In June 1881 a petition was received from Berrima residents asking for the provision of a new post office. It was suggested that an ideal site would be land owned by the Government, where the old Toll Bar used to be. It was also pointed out that the Commercial Bank authorities were about to build a new bank nearly opposite the site.

The Postal Department approved the erection of a new post office on the old Toll Bar site, but finance was not available and the matter was shelved. As a result of further resident agitation and the dilapidated condition of the then post office building, the tender of R. N. Matthews & Sons was accepted 22 April 1886 for 777 pounds.

The Berrima Post Office was erected on the earlier "Old Tollhouse" or Tollbar site. The postmaster was moved into the new office on 17 August 1887.

It was not until 1890 that the block of ground, being Lot 19 of Section 2, was transferred to the Postmaster-General.

Because of the decline of revenue, Berrima was made a semi-official office and Mrs C. Reynolds took charge of it on 9 January 1909.

On 1 March 1912 she was succeeded by Mrs B. Walker.

A weatherboard wing was added c. 1930s.

In 1988, a new building was constructed at the rear of the post office. The post office was restored at that time, with internal modifications made.

In late 2019, the Post Office (store) moved out of the building to a new location next to the general store, located 200m north and opposite the jail.

== Description ==
Berrima Post Office is a painted brick building with stone foundations.
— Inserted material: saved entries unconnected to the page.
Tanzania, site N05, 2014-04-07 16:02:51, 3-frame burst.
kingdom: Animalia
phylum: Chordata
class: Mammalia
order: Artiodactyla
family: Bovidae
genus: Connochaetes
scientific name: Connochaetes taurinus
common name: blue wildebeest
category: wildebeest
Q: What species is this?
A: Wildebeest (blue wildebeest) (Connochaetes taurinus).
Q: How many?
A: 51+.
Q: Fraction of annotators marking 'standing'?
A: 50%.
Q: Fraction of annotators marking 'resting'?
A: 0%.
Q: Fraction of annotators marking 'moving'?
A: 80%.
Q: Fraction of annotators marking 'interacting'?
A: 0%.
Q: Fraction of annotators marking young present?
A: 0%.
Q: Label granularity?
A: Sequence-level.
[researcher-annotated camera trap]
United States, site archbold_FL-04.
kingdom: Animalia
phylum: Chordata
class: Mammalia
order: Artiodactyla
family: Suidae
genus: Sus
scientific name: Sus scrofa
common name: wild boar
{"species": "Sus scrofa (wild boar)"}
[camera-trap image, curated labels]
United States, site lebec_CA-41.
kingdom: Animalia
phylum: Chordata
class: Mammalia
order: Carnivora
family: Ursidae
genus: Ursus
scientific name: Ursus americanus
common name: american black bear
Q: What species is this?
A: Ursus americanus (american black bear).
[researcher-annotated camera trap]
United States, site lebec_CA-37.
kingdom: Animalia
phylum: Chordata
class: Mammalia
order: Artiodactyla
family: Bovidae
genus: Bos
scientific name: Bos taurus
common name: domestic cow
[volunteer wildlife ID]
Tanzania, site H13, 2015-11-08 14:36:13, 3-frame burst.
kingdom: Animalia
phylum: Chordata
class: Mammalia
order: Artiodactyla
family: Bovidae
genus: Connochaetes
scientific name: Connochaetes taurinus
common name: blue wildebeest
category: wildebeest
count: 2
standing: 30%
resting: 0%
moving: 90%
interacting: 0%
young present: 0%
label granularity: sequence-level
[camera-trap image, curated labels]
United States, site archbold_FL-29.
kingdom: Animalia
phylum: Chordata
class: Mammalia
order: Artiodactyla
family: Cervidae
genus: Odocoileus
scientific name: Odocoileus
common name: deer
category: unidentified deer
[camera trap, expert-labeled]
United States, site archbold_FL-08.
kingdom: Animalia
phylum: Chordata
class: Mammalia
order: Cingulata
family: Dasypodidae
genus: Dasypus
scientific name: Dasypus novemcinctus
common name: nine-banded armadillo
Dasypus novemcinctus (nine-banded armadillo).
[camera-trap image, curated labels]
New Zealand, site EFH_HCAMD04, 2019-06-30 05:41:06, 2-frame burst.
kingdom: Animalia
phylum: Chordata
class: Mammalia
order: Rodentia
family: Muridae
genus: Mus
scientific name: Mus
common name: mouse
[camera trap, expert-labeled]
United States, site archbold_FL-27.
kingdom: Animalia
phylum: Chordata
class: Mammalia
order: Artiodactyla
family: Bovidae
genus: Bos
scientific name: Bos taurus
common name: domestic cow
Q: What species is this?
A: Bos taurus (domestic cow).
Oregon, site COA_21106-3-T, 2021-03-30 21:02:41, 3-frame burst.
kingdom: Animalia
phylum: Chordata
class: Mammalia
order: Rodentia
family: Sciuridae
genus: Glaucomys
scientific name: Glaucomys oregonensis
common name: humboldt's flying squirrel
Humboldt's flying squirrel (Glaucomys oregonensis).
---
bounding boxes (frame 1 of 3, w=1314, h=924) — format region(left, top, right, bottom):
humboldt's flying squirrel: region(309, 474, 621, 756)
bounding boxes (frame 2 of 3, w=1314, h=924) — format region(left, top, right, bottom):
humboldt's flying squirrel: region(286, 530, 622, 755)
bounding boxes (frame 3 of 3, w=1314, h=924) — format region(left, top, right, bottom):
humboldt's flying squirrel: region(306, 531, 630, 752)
It has a corrugated iron roof and features a verandah to the front of the building.

It was reported to be in good physical condition at the time of its heritage listing, with low archaeological potential.

== Heritage listing ==
The Post Office is located on the site of the earlier "Old Tollbar". The post office is situated on a prominent corner site in the town of Berrima. It makes an important contribution to the historic precinct of Berrima.

Berrima Post Office was listed on the New South Wales State Heritage Register on 2 April 1999.